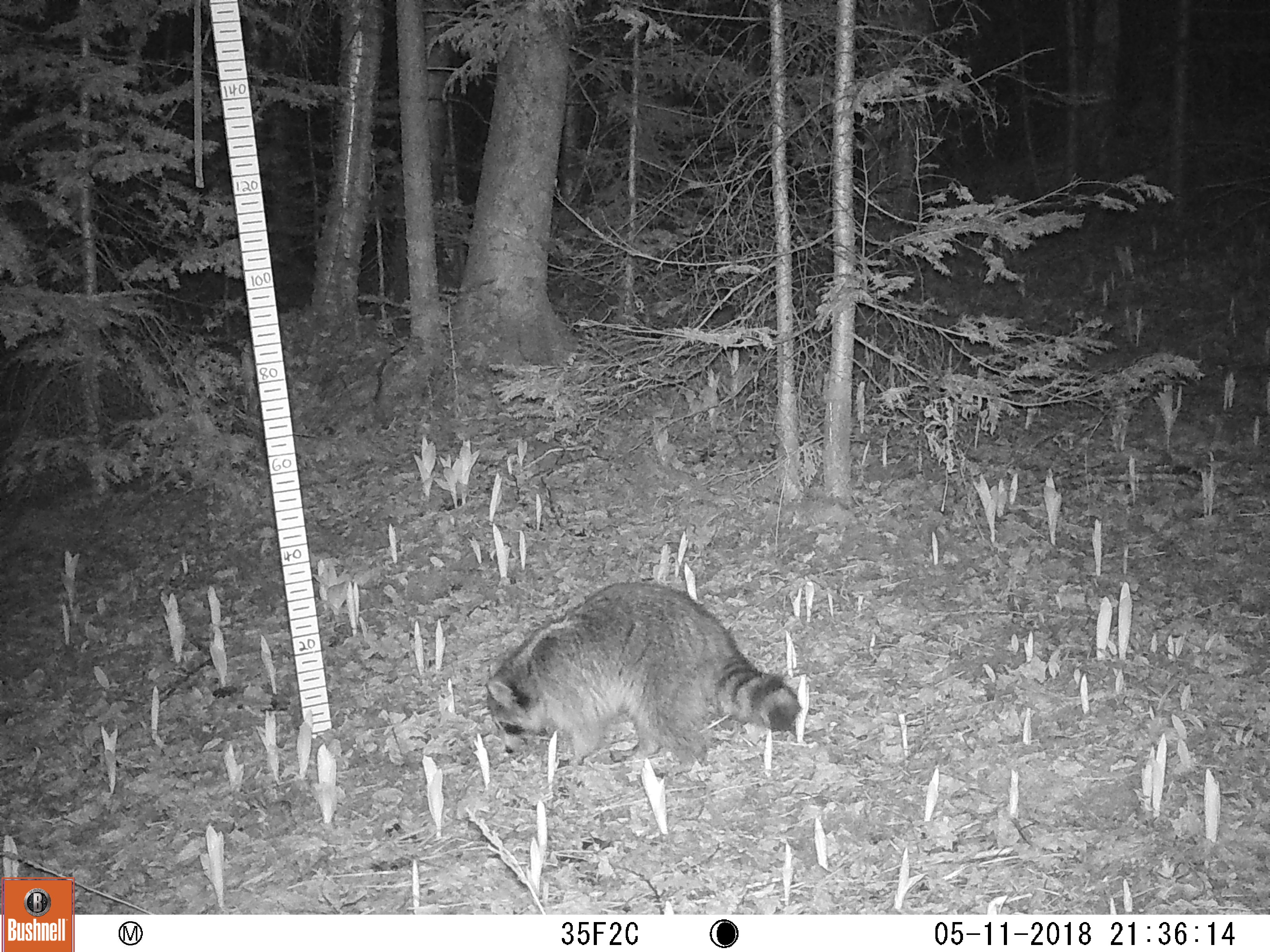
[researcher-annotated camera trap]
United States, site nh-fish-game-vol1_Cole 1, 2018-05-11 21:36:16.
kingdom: Animalia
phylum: Chordata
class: Mammalia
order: Carnivora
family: Procyonidae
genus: Procyon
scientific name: Procyon lotor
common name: raccoon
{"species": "raccoon (Procyon lotor)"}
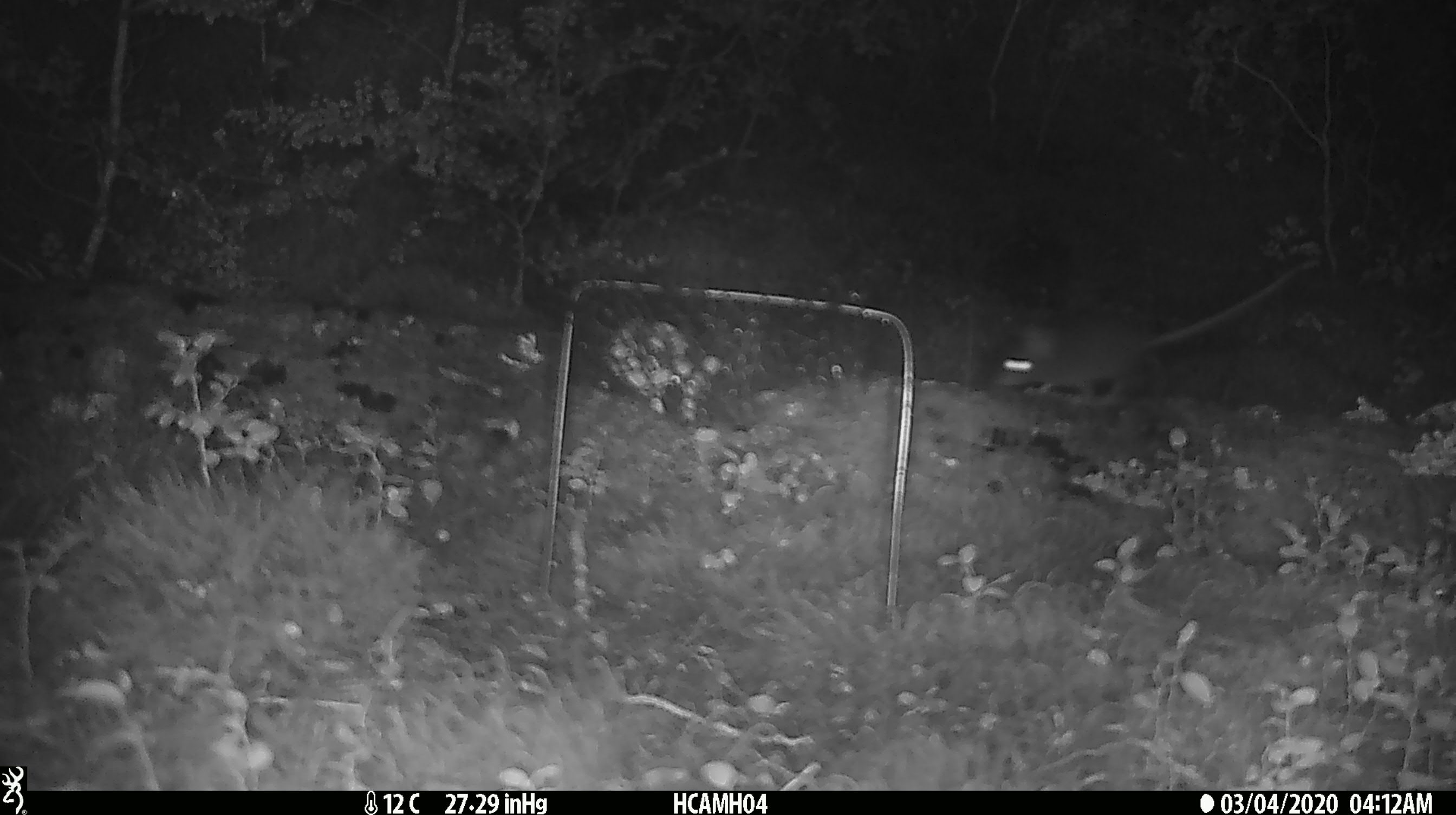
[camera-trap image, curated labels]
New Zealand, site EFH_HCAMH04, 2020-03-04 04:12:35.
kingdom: Animalia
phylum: Chordata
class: Mammalia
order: Rodentia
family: Muridae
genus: Mus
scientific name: Mus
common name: mouse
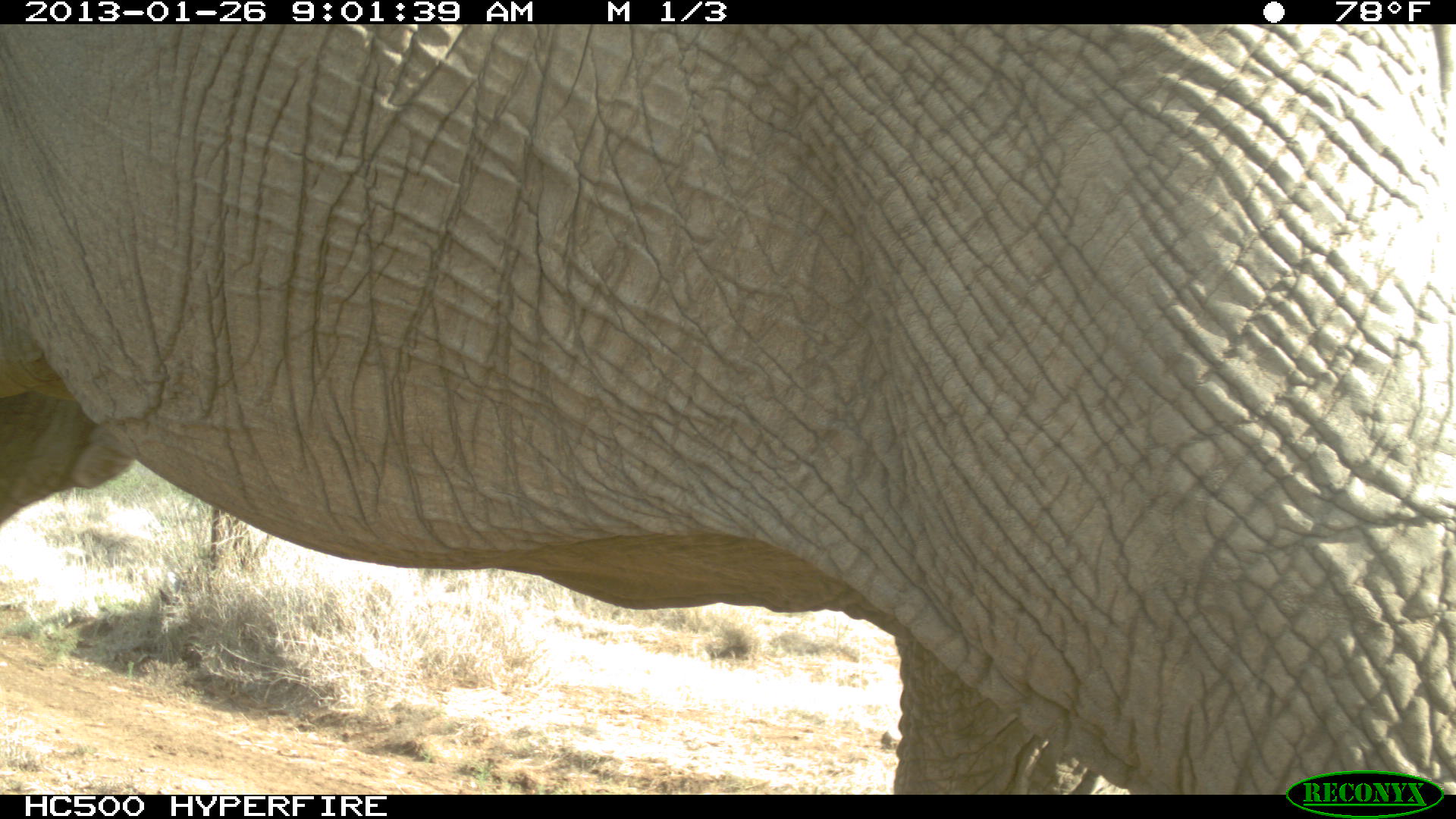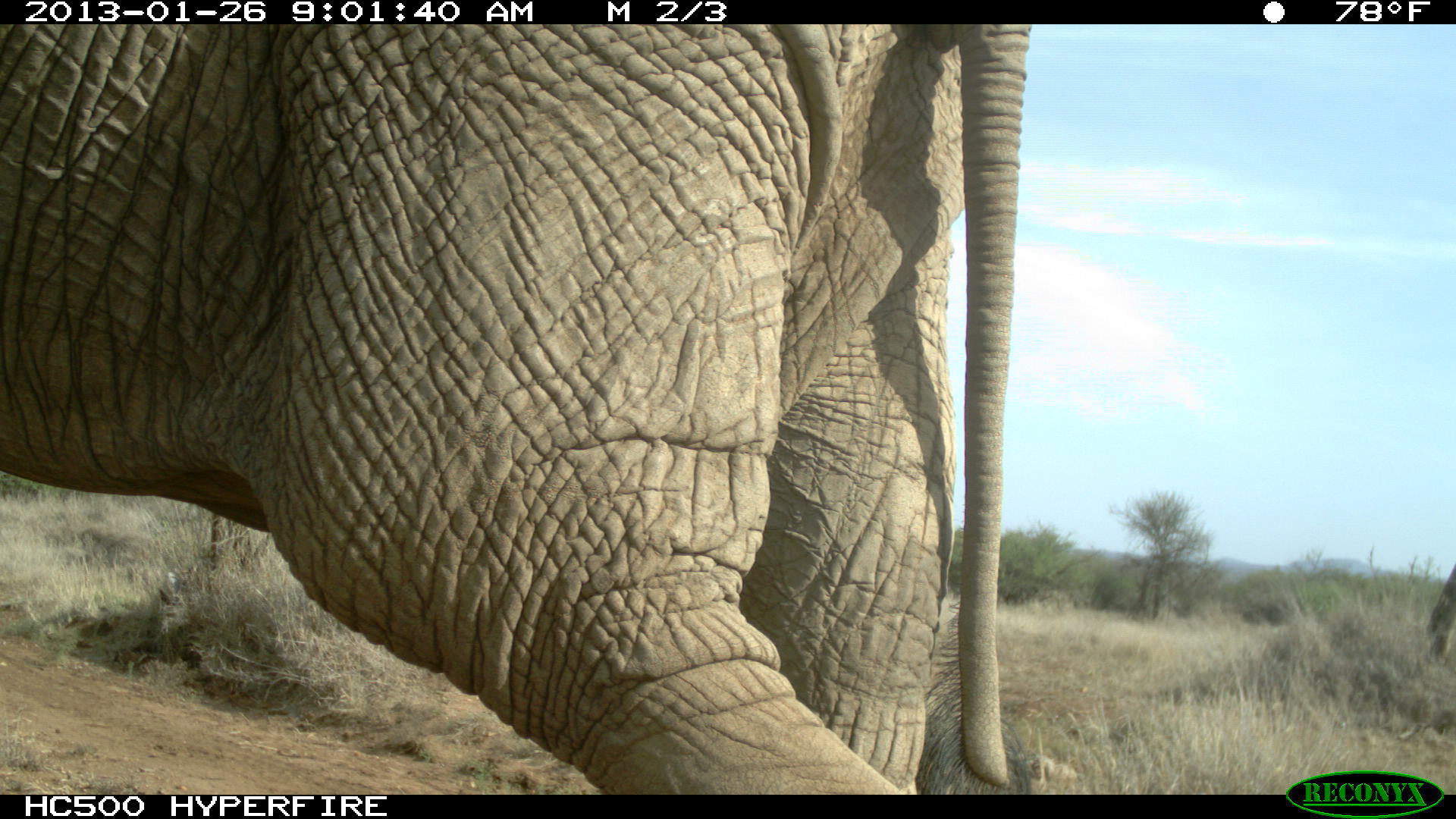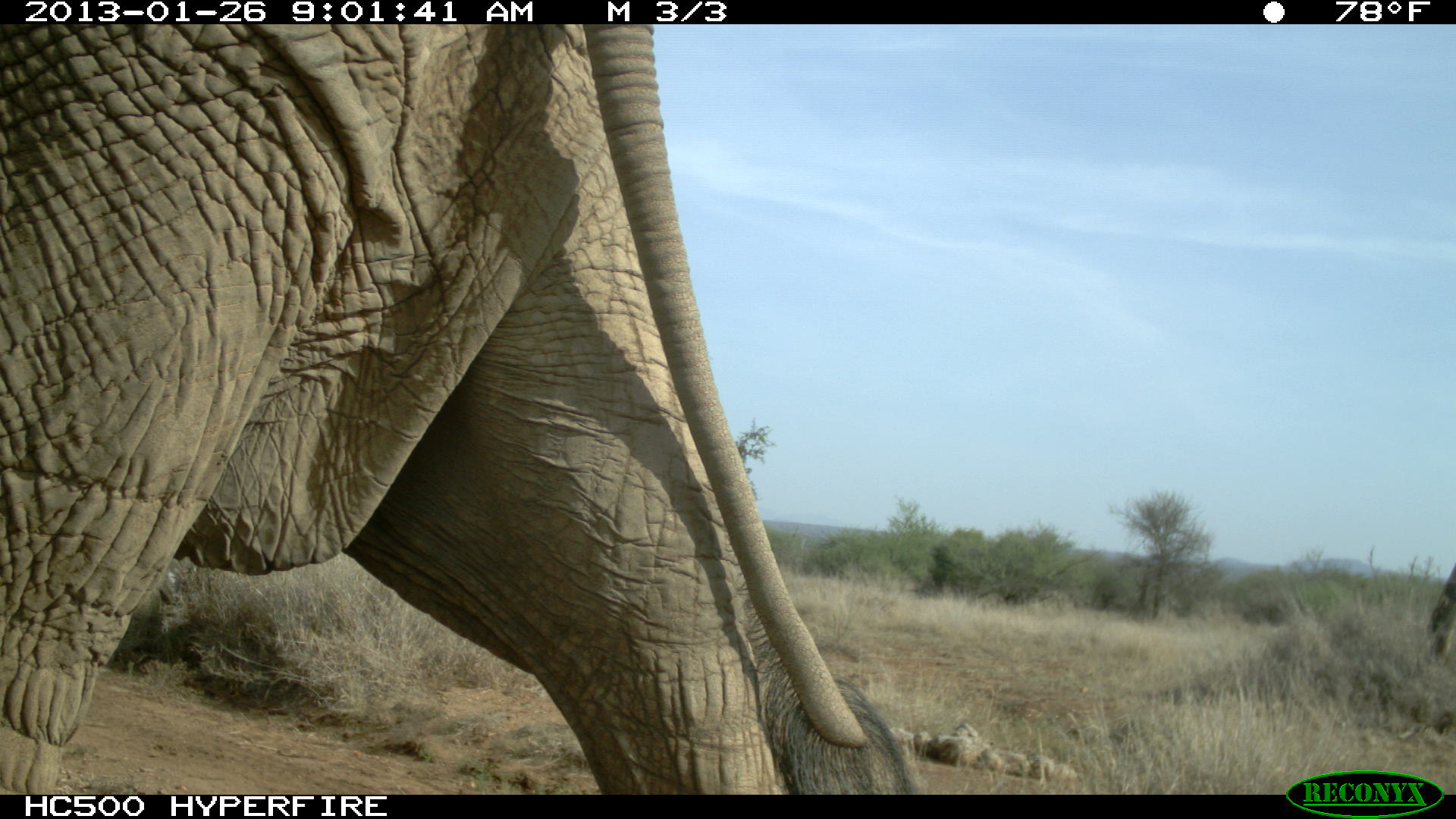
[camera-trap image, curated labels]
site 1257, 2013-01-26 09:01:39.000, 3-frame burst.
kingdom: Animalia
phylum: Chordata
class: Mammalia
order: Proboscidea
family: Elephantidae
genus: Loxodonta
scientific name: Loxodonta africana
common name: african bush elephant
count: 1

○ ○ ○

**ACTION ITEM:** Repeat each entry above exactly, passing over any images.

**ANSWER BELOW:**
[researcher-annotated camera trap]
United States, site nh-fish-game-vol1_Cole 1, 2018-05-11 21:36:16.
kingdom: Animalia
phylum: Chordata
class: Mammalia
order: Carnivora
family: Procyonidae
genus: Procyon
scientific name: Procyon lotor
common name: raccoon
{"species": "raccoon (Procyon lotor)"}
[camera-trap image, curated labels]
New Zealand, site EFH_HCAMH04, 2020-03-04 04:12:35.
kingdom: Animalia
phylum: Chordata
class: Mammalia
order: Rodentia
family: Muridae
genus: Mus
scientific name: Mus
common name: mouse
[camera-trap image, curated labels]
site 1257, 2013-01-26 09:01:39.000, 3-frame burst.
kingdom: Animalia
phylum: Chordata
class: Mammalia
order: Proboscidea
family: Elephantidae
genus: Loxodonta
scientific name: Loxodonta africana
common name: african bush elephant
count: 1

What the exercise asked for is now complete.